# EXERCISE DETAILS
Return the listing in full. Keep every word as it stands.

______

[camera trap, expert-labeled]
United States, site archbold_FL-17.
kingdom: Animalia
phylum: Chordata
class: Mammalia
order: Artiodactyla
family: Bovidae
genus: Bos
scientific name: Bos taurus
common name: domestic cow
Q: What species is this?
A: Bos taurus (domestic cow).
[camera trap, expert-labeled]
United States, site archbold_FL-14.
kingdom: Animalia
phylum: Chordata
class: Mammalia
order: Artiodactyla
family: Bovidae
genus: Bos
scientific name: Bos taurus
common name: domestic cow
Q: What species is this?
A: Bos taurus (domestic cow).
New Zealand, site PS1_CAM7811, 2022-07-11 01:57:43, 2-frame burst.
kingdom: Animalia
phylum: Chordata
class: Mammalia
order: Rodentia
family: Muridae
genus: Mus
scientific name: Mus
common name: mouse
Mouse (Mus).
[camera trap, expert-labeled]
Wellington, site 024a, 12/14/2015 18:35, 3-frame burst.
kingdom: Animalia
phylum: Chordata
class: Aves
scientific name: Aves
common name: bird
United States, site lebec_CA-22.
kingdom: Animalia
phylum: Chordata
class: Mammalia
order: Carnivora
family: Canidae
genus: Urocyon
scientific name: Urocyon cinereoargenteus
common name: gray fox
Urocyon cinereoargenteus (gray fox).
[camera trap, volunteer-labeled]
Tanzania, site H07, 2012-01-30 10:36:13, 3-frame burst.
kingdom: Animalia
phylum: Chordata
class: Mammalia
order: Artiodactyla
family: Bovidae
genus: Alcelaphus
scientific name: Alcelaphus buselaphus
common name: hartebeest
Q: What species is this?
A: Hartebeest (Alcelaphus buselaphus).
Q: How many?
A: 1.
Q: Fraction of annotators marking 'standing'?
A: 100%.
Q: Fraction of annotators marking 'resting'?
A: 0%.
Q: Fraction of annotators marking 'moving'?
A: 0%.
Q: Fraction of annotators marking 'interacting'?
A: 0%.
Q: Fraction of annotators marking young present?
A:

______

# ANSWER BOX
[camera trap, expert-labeled]
United States, site archbold_FL-17.
kingdom: Animalia
phylum: Chordata
class: Mammalia
order: Artiodactyla
family: Bovidae
genus: Bos
scientific name: Bos taurus
common name: domestic cow
Q: What species is this?
A: Bos taurus (domestic cow).
[camera trap, expert-labeled]
United States, site archbold_FL-14.
kingdom: Animalia
phylum: Chordata
class: Mammalia
order: Artiodactyla
family: Bovidae
genus: Bos
scientific name: Bos taurus
common name: domestic cow
Q: What species is this?
A: Bos taurus (domestic cow).
New Zealand, site PS1_CAM7811, 2022-07-11 01:57:43, 2-frame burst.
kingdom: Animalia
phylum: Chordata
class: Mammalia
order: Rodentia
family: Muridae
genus: Mus
scientific name: Mus
common name: mouse
Mouse (Mus).
[camera trap, expert-labeled]
Wellington, site 024a, 12/14/2015 18:35, 3-frame burst.
kingdom: Animalia
phylum: Chordata
class: Aves
scientific name: Aves
common name: bird
United States, site lebec_CA-22.
kingdom: Animalia
phylum: Chordata
class: Mammalia
order: Carnivora
family: Canidae
genus: Urocyon
scientific name: Urocyon cinereoargenteus
common name: gray fox
Urocyon cinereoargenteus (gray fox).
[camera trap, volunteer-labeled]
Tanzania, site H07, 2012-01-30 10:36:13, 3-frame burst.
kingdom: Animalia
phylum: Chordata
class: Mammalia
order: Artiodactyla
family: Bovidae
genus: Alcelaphus
scientific name: Alcelaphus buselaphus
common name: hartebeest
Q: What species is this?
A: Hartebeest (Alcelaphus buselaphus).
Q: How many?
A: 1.
Q: Fraction of annotators marking 'standing'?
A: 100%.
Q: Fraction of annotators marking 'resting'?
A: 0%.
Q: Fraction of annotators marking 'moving'?
A: 0%.
Q: Fraction of annotators marking 'interacting'?
A: 0%.
Q: Fraction of annotators marking young present?
A:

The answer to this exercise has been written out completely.